In this segment, I just want to give a brief summary in conclusion of what we’ve done. In the first segment, we dealt with the content of Mark, did sort of a run-through there. And Mark being the first gospel, we then segued into the next segment and we dealt with Matthew’s use of Mark, highlighting Matthew’s material being correlated with Mark’s material and what that looks like. We used a couple of examples. Matthew 3:1-12, we correlated it with Mark 1:1-8. And we also dealt with Matthew 3:13-17, correlating that with Mark 1:9-11. So those were kind of in sequence. The first example of Matthew 3:1-12 involved the ministry of John the Baptist, which Matthew expands significantly in his use of the Marcan tradition, in tandem with his use of the Marcan tradition. And then, of course, you’ve got a slight expansion of the baptism of Jesus as ascribed in Matthew over against Mark’s description of the baptism.

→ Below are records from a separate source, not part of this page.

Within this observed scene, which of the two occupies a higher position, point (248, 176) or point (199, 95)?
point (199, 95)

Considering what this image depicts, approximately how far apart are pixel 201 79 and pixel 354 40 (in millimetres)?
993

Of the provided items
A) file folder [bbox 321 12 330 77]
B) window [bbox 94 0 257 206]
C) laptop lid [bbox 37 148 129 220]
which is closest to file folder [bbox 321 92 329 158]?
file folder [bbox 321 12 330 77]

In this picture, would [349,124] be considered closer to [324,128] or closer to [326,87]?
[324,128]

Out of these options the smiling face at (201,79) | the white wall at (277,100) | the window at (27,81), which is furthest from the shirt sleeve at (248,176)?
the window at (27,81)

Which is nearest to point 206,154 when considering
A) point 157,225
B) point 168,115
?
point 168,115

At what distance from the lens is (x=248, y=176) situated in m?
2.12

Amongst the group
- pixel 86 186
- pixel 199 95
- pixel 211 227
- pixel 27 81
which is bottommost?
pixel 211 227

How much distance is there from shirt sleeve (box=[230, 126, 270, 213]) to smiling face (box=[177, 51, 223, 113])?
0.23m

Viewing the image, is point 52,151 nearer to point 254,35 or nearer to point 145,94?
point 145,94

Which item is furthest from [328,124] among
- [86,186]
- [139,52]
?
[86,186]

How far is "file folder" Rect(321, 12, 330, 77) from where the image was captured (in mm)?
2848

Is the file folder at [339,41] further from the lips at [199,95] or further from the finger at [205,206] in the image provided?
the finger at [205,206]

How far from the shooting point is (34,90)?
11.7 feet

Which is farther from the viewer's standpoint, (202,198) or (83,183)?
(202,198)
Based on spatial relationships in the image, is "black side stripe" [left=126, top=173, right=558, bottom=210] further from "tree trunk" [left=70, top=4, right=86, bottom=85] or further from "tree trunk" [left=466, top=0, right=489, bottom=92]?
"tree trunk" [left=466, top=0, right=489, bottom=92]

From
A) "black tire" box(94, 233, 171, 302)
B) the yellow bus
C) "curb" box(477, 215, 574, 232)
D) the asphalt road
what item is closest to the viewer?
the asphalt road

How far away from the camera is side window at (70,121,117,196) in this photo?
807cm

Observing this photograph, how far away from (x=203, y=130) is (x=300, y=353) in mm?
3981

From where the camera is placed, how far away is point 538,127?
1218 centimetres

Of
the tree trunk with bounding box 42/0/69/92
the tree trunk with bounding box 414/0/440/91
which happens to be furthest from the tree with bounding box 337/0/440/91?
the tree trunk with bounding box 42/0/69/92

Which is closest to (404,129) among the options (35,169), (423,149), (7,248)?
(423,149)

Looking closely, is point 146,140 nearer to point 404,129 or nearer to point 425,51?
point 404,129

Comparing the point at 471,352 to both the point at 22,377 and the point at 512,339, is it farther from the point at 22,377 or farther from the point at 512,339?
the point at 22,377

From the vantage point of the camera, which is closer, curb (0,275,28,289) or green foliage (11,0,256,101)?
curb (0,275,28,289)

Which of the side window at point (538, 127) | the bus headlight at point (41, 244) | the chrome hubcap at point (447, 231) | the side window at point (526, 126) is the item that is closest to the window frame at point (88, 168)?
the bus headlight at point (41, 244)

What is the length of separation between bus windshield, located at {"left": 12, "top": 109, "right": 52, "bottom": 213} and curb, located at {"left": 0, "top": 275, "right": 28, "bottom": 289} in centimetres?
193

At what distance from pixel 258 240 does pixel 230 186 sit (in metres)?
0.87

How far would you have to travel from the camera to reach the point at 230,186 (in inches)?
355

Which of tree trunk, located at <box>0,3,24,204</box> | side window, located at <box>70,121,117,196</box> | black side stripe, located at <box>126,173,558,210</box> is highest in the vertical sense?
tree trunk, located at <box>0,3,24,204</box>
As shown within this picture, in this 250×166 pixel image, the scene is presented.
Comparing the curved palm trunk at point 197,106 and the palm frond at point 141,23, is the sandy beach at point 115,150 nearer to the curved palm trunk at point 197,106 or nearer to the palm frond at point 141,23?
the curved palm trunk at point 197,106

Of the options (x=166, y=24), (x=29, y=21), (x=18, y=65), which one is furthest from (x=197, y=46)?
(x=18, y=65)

In the segment after that, we dealt with Luke’s use of Mark. And that is a bit more complicated because technically we’re talking about Luke’s use of Mark, the use of Lucan material in tandem with Marcan material. But it opens up the question, at least in the case of the temptation in the wilderness as depicted in Luke. That can actually be compared to the Matthean tradition. What does Matthew do in relation to Luke, and vice-versa? But we did not address that issue because that would have gone beyond the boundaries of what we intended to do today. So we looked at the content of Mark. We looked at Matthew’s use of Mark and we looked at Luke’s use of Mark, using two examples from each of those segments in terms of the use of Mark.
And so the upshot of all of this, the summary of all of this is that the evangelists are quite creative under the impress and the direction of the Holy Spirit in their use of the material. They use Mark in different ways. A full study of their use of Mark would show that they use Mark in divergent ways. They break up Mark differently, but they use all of it. But in all of that, their sequence remains unchanged. Even though the structure of Mark is broken up according to their editorial purposes, the writing of their gospels under the impress of the Holy Spirit, they use all of Mark and they use all of Mark in sequence.